On 21 May 1968, the flag was adopted by the Navajo Nation Council. This flag was designed by Jay R. Degroat, a student from Mariano Lake, New Mexico and was initially selected from 140 entries for the Navajo Flag Competition.
Official design of the Navajo Nation flag as it was adopted on May 21, 1968.
It incorporates elements of the tribal seal designed by Amos Frank Singer and John Claw, Jr. adopted earlier, on 18 January 1952.

==Description==

A map of the Navajo Nation, with territories in three states, is featured prominently on the nation's flag. The Hopi Reservation is completely surrounded by the Navajo Nation.

On a field of Navajo white (pale buff, tan, or copper field, sources differ), four sacred mountains of four different colors (black, white, turquoise, and yellow from the Navajo creation story) surround the center element of the flag, a map of the Navajo Nation with a white disk in the center that features elements from the Navajo tribal seal. The overall flag recalls sand painting, an art form used by the Navajos.

A rainbow symbolizing Navajo sovereignty appears over the main design.

In 1995, the Navajo flag became the first Native American tribal flag in space when Bernard A. Harris Jr. carried it aboard the space shuttle Discovery.

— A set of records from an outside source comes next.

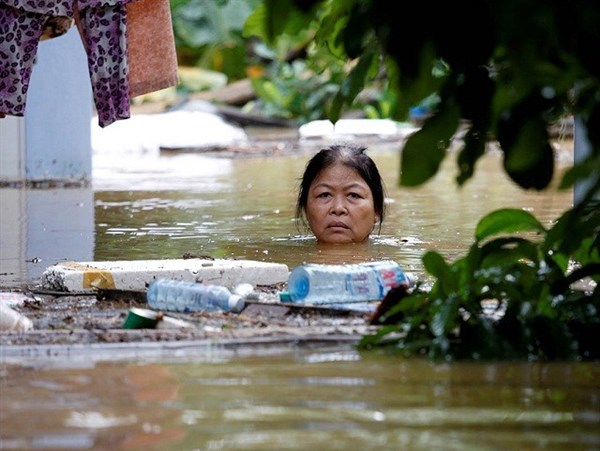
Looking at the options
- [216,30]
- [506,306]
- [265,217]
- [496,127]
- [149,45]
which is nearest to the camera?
[496,127]

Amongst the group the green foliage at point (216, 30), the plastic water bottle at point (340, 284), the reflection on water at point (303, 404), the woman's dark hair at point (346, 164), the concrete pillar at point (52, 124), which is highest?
the green foliage at point (216, 30)

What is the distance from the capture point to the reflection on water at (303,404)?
281cm

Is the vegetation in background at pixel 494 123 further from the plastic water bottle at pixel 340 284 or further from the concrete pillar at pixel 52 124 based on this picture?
the concrete pillar at pixel 52 124

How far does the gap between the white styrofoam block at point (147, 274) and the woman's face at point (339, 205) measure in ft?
5.57

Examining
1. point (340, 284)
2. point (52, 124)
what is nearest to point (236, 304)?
point (340, 284)

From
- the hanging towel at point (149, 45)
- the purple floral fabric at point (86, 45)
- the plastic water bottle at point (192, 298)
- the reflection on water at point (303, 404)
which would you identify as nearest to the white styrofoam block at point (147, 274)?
the plastic water bottle at point (192, 298)

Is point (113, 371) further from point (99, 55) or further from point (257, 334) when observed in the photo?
point (99, 55)

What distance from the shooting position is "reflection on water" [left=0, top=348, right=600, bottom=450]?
2.81m

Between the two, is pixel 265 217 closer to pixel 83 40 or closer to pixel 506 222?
pixel 83 40

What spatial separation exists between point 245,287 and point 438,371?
4.50ft

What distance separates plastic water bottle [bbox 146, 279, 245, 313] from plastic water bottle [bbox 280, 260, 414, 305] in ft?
0.81

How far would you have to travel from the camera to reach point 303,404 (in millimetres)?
3115

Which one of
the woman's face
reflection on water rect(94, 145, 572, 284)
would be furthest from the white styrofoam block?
the woman's face

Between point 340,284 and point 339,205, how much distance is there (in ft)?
7.67
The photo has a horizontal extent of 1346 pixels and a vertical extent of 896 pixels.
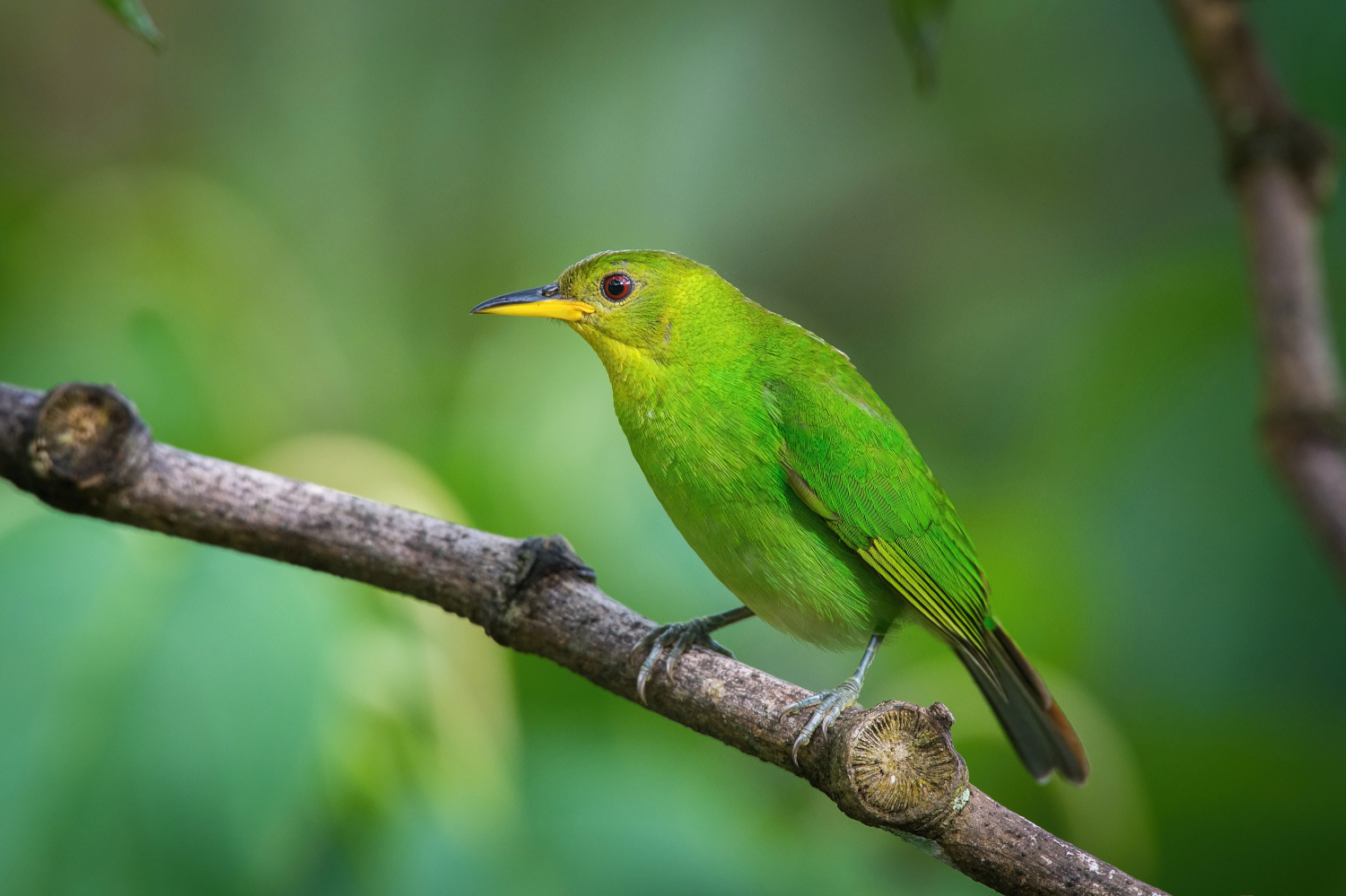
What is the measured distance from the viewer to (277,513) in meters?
2.06

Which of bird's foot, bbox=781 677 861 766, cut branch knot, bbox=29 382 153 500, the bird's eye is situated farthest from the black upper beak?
bird's foot, bbox=781 677 861 766

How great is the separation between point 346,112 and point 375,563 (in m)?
3.72

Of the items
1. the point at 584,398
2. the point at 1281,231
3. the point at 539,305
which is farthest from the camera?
the point at 584,398

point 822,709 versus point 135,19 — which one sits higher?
point 135,19

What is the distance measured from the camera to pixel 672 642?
2.17m

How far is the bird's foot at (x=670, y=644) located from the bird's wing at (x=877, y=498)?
0.32 metres

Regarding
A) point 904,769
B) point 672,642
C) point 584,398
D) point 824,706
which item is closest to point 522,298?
point 672,642

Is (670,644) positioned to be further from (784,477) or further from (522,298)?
(522,298)

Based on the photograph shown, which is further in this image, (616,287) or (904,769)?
(616,287)

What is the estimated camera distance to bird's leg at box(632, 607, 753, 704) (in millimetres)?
1969

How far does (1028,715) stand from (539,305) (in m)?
1.28

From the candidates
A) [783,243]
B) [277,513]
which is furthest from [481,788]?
[783,243]

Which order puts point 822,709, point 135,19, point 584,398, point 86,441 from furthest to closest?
point 584,398 → point 86,441 → point 822,709 → point 135,19

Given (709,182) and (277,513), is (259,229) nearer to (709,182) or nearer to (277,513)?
(709,182)
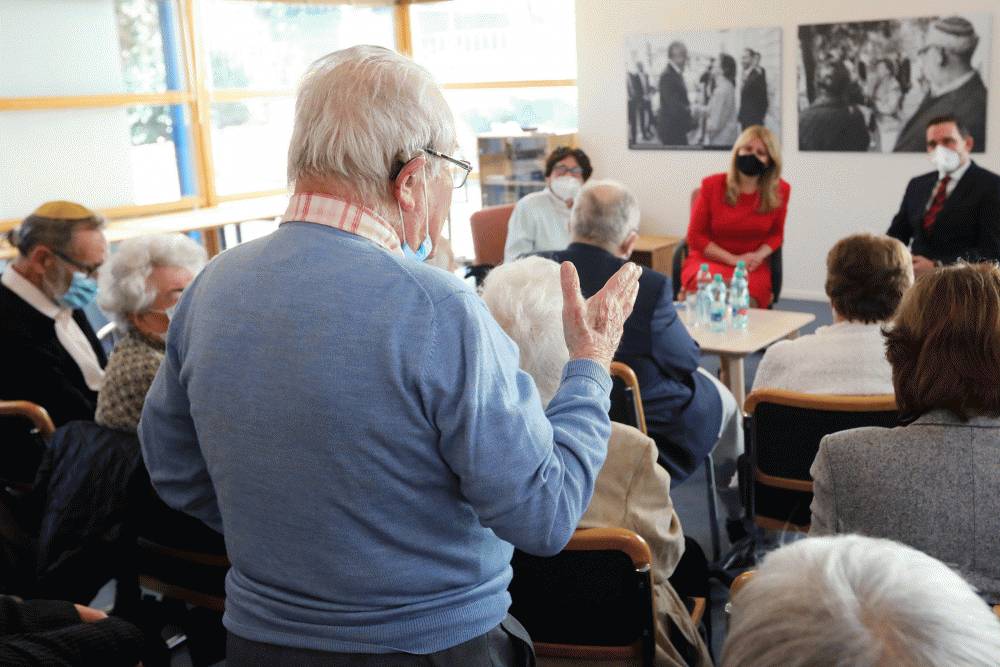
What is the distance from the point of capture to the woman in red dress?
555 cm

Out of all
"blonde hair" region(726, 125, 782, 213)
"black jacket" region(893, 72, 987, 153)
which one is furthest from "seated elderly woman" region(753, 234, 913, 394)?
"black jacket" region(893, 72, 987, 153)

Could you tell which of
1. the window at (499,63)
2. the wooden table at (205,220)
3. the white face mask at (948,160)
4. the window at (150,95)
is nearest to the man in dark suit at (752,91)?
the window at (499,63)

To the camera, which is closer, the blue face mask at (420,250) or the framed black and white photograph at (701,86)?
the blue face mask at (420,250)

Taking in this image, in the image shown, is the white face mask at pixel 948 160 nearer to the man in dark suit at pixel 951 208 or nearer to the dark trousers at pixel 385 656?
the man in dark suit at pixel 951 208

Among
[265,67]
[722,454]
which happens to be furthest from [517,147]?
[722,454]

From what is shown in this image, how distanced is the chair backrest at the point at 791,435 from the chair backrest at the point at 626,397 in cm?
32

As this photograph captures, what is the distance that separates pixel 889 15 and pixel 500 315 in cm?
569

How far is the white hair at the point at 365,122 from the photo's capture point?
1.28 meters

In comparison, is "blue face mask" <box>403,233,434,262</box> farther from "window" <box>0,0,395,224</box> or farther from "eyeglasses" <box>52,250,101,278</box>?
"window" <box>0,0,395,224</box>

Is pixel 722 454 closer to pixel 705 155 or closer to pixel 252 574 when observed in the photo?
pixel 252 574

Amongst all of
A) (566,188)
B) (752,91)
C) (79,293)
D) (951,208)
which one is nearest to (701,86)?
(752,91)

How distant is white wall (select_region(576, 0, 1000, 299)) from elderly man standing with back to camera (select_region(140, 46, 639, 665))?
6278mm

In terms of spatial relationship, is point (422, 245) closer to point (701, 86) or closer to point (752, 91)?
point (752, 91)

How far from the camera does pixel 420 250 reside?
1.43 metres
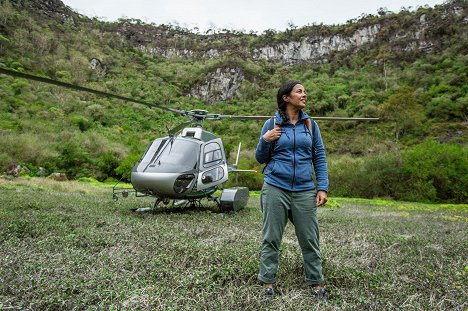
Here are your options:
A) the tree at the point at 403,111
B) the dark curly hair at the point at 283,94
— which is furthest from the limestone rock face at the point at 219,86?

Ted Kaye of the North American Vexillological Association listed the Navajo flag as an ineffective design in his pamphlet Good Flag, Bad Flag under the description: "Over 20 graphic elements overwhelm the viewer and none are large enough to be seen easily."

==Tribal seal==
The Navajo Great Seal was adopted on January 18, 1952, designed by John Claw. Around the seal is fifty arrowheads, representing the fifty states of the United States (originally 48, changed when Alaska and Hawaii were admitted in 1959). Corn is featured prominently in the seal, a fundamental element of Navajo life. In the center of the seal is four mountains surrounding various livestock, a Navajo source of wealth. An image of a yellow sun is at the top of the tribal seal. The words "Great Seal of the Navajo Nation" appear on the outside of the seal.